In der Abbildung (die 3000-fach überzeichnet ist) durchläuft der Lichtstrahl in Punkt 1 das Objektiv des Fernrohrs und danach das Rohr mit 300.000 km/s, bis er in Punkt 2 das Okular treffen soll. Während dieser Laufzeit hat sich ein 1 m langes Teleskop mitsamt der Erde um 0,1 mm weiterbewegt. Man muss also das Fernrohr in dieselbe Richtung kippen, um den Lichtstrahl in seiner Mitte zu halten. Der tatsächlich auftretende Kippwinkel infolge des Erdumlaufs (jährliche Aberration) beträgt etwa 20,5.

Die drei Arten der Aberration

Der größte jährliche Aberrationswinkel wird erreicht, wenn sich die Erde genau senkrecht zur Richtung des vom Stern kommenden Lichtstrahls bewegt. Wenn sie auf den Stern zu- oder wegläuft, wird der Aberrationswinkel kleiner. Daher beschreibt jeder Stern jährlich gegenüber dem Himmels-Koordinatensystem eine kleine Ellipse mit 41″ Durchmesser; nur bei Sternen senkrecht oberhalb bzw. unterhalb der Erdbahn (siehe Ekliptik) ist diese Richtungsänderung kreisförmig. Ihr mittlerer Radius von 20,49552" heißt Aberrationskonstante und ist von großer Bedeutung für das Fundamentalsystem der Astronomie (siehe auch Simon Newcomb).

Die tägliche Aberration infolge der Erdrotation ist ebenfalls festzustellen, sie beträgt aber selbst am Äquator nur etwa ein 65-stel der jährliche Aberration. Für einen Stern im Meridian beträgt sie je nach Breitengrad B des Standorts 0,32"·cosB und verschiebt den scheinbaren Sternort um diesen Betrag nach Osten.

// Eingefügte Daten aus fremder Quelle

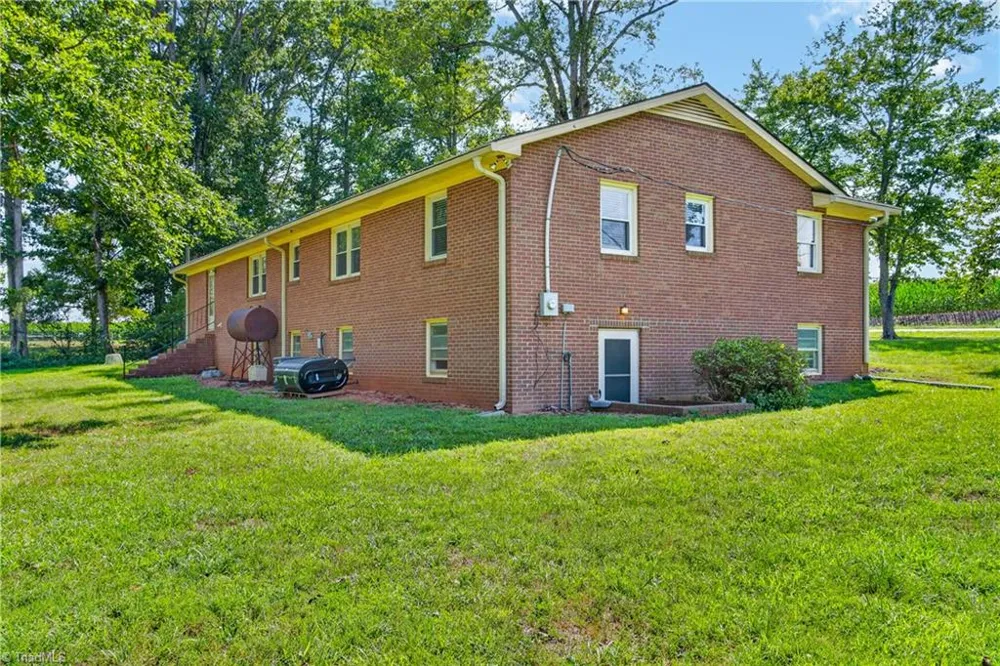 714 Shady Grove Church Road Staley, NC 27355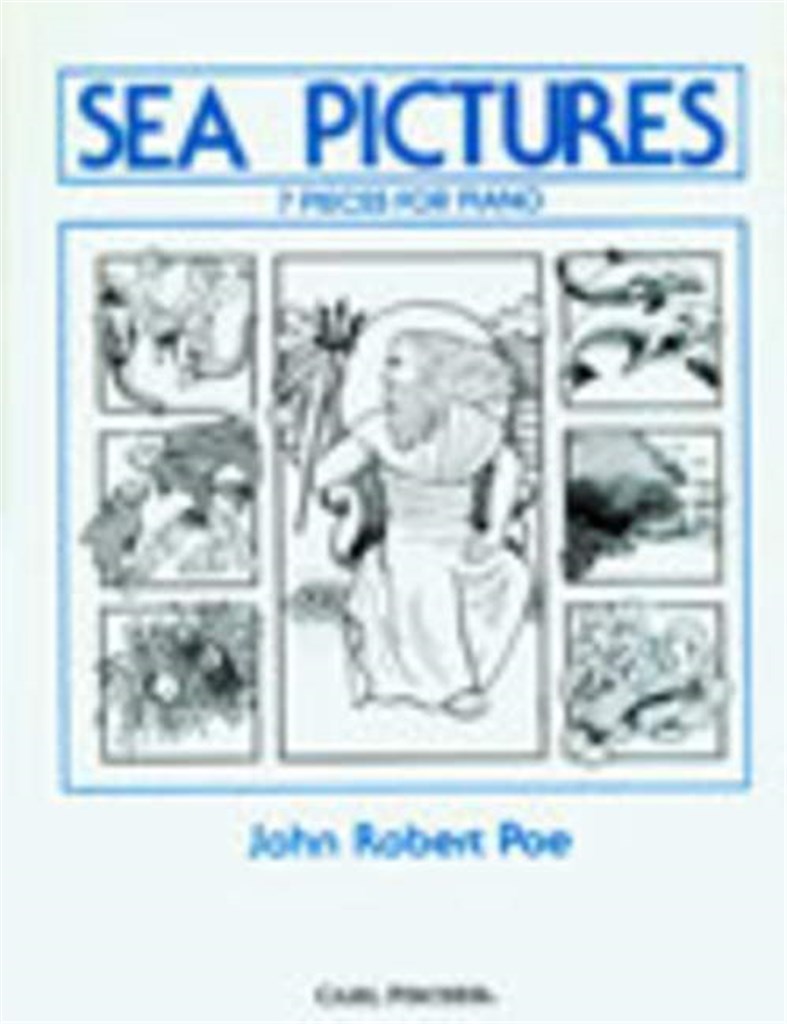 Sea Pictures
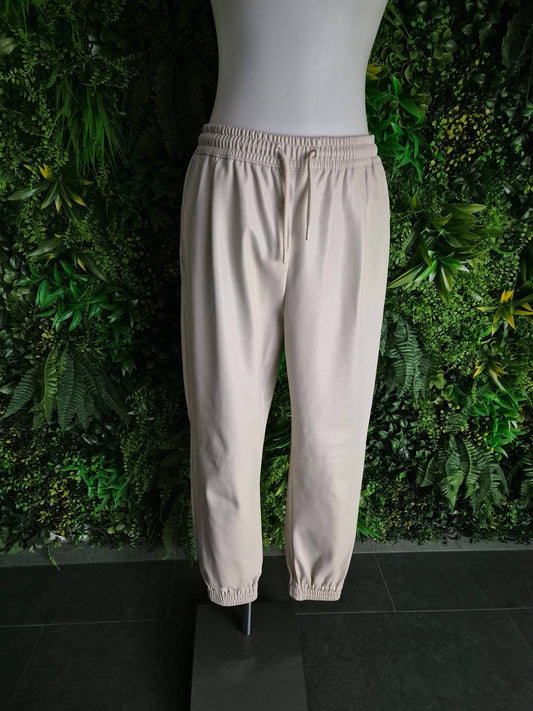 Second Hand Damen Zara Chino Hose M - Fashand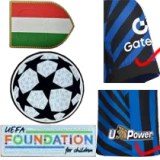 25-26 INT Special Edition Fans Soccer Jersey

Die säkulare Aberration – als dritter Typus der astronomischen Winkelablenkungen – ist nicht periodisch, sondern eine Art perspektivischer Effekt. Durch Mittel der Stellarstatistik fand man im 19. Jahrhundert heraus, dass sich die "Fixsterne" auf gegenüberliegenden Himmelshälften geringfügig anders bewegen. Man kann daraus den sogenannten Apex berechnen: jenen Fluchtpunkt im Sternbild Herkules, auf den sich die Sonne und unser Planetensystem mit 20 km/s zubewegt. Allerdings rotiert die gesamte Sonnenumgebung gleichzeitig mit 220 km/s um das Massenzentrum der Milchstraße im Sternbild Schütze.

Geschichte

Die Aberration wurde 1725 vom englischen Astronomen James Bradley entdeckt. Eigentlich wollte er die jährliche Parallaxe des Sterns Etamin (Gamma Draconis) messen, um endlich eine Vorstellung über die Entfernungen der Sterne zu erhalten. Doch hätte er die Parallaxe (weit unter 0,1″) mit den Mitteln des 18. Jahrhunderts noch nicht nachweisen können; dies gelang erst 1838 Friedrich Wilhelm Bessel bei einem näheren Stern. Bradley war jedoch imstande, die beobachtete Ortsverschiebung – welche quer zu seiner Erwartung verlief – richtig zu deuten.